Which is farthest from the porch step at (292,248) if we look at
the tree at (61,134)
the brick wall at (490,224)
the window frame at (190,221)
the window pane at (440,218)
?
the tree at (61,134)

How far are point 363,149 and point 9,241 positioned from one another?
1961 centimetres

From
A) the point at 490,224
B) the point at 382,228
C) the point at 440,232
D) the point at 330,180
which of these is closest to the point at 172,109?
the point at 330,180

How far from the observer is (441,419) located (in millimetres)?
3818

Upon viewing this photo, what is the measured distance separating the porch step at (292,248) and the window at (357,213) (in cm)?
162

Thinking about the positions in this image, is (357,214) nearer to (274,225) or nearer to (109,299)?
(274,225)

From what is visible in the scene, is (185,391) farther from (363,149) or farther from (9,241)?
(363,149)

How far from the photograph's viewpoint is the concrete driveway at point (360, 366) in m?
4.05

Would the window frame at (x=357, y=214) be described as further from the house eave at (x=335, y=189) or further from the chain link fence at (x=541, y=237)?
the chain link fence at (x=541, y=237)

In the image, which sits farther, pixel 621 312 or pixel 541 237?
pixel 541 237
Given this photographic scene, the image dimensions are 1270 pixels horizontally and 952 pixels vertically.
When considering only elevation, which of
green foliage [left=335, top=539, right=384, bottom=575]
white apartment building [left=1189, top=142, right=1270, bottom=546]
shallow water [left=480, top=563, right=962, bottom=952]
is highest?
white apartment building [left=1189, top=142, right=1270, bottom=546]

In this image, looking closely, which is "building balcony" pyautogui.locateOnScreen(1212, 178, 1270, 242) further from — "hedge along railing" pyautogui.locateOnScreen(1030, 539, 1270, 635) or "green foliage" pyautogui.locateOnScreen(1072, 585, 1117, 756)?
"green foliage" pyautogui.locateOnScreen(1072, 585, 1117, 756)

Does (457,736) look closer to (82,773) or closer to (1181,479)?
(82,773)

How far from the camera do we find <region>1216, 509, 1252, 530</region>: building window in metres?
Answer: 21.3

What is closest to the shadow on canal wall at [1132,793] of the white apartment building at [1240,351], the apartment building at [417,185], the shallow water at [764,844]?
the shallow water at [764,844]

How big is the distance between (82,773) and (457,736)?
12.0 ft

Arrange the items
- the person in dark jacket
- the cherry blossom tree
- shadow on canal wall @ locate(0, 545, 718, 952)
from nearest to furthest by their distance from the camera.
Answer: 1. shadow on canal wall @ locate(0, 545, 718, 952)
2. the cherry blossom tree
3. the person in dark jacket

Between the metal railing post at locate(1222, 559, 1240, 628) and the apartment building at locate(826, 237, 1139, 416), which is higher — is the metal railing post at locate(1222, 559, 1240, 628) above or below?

*Exercise objective:* Convert the material above into a Markdown table with one row per nonblank line, using a column headed "Row" for the row number and a column headed "Line" for the line.

*Answer below:*
| Row | Line |
|---|---|
| 1 | Which is farthest from the porch step at (292,248) if we look at |
| 2 | the tree at (61,134) |
| 3 | the brick wall at (490,224) |
| 4 | the window frame at (190,221) |
| 5 | the window pane at (440,218) |
| 6 | ? |
| 7 | the tree at (61,134) |
| 8 | How far are point 363,149 and point 9,241 positioned from one another? |
| 9 | 1961 centimetres |
| 10 | From |
| 11 | A) the point at 490,224 |
| 12 | B) the point at 382,228 |
| 13 | C) the point at 440,232 |
| 14 | D) the point at 330,180 |
| 15 | which of these is closest to the point at 172,109? |
| 16 | the point at 330,180 |
| 17 | How far from the observer is (441,419) located (in millimetres)? |
| 18 | 3818 |
| 19 | Upon viewing this photo, what is the measured distance separating the porch step at (292,248) and the window at (357,213) (in cm)? |
| 20 | 162 |
| 21 | Thinking about the positions in this image, is (357,214) nearer to (274,225) or nearer to (109,299)? |
| 22 | (274,225) |
| 23 | From what is visible in the scene, is (185,391) farther from (363,149) or farther from (9,241)? |
| 24 | (363,149) |
| 25 | How far from the photograph's viewpoint is the concrete driveway at point (360, 366) in m? |
| 26 | 4.05 |
| 27 | Would the window frame at (x=357, y=214) be described as further from the house eave at (x=335, y=189) or further from the chain link fence at (x=541, y=237)? |
| 28 | the chain link fence at (x=541, y=237) |
| 29 | In the image, which sits farther, pixel 621 312 or pixel 541 237? |
| 30 | pixel 541 237 |
| 31 | Given this photographic scene, the image dimensions are 1270 pixels horizontally and 952 pixels vertically. |
| 32 | When considering only elevation, which of |
| 33 | green foliage [left=335, top=539, right=384, bottom=575] |
| 34 | white apartment building [left=1189, top=142, right=1270, bottom=546] |
| 35 | shallow water [left=480, top=563, right=962, bottom=952] |
| 36 | is highest? |
| 37 | white apartment building [left=1189, top=142, right=1270, bottom=546] |
| 38 | In this image, looking closely, which is "building balcony" pyautogui.locateOnScreen(1212, 178, 1270, 242) further from — "hedge along railing" pyautogui.locateOnScreen(1030, 539, 1270, 635) or "green foliage" pyautogui.locateOnScreen(1072, 585, 1117, 756)? |
| 39 | "green foliage" pyautogui.locateOnScreen(1072, 585, 1117, 756) |
| 40 | Does (457,736) look closer to (82,773) or closer to (1181,479)? |
| 41 | (82,773) |
| 42 | How far from the camera do we find <region>1216, 509, 1252, 530</region>: building window in metres? |
| 43 | Answer: 21.3 |
| 44 | What is closest to the shadow on canal wall at [1132,793] of the white apartment building at [1240,351], the apartment building at [417,185], the shallow water at [764,844]? |
| 45 | the shallow water at [764,844] |
| 46 | How big is the distance between (82,773) and (457,736)? |
| 47 | 12.0 ft |
| 48 | Arrange the items |
| 49 | - the person in dark jacket |
| 50 | - the cherry blossom tree |
| 51 | - shadow on canal wall @ locate(0, 545, 718, 952) |
| 52 | from nearest to furthest by their distance from the camera. |
| 53 | Answer: 1. shadow on canal wall @ locate(0, 545, 718, 952) |
| 54 | 2. the cherry blossom tree |
| 55 | 3. the person in dark jacket |
| 56 | Between the metal railing post at locate(1222, 559, 1240, 628) and the apartment building at locate(826, 237, 1139, 416), which is higher — is the metal railing post at locate(1222, 559, 1240, 628) above or below? |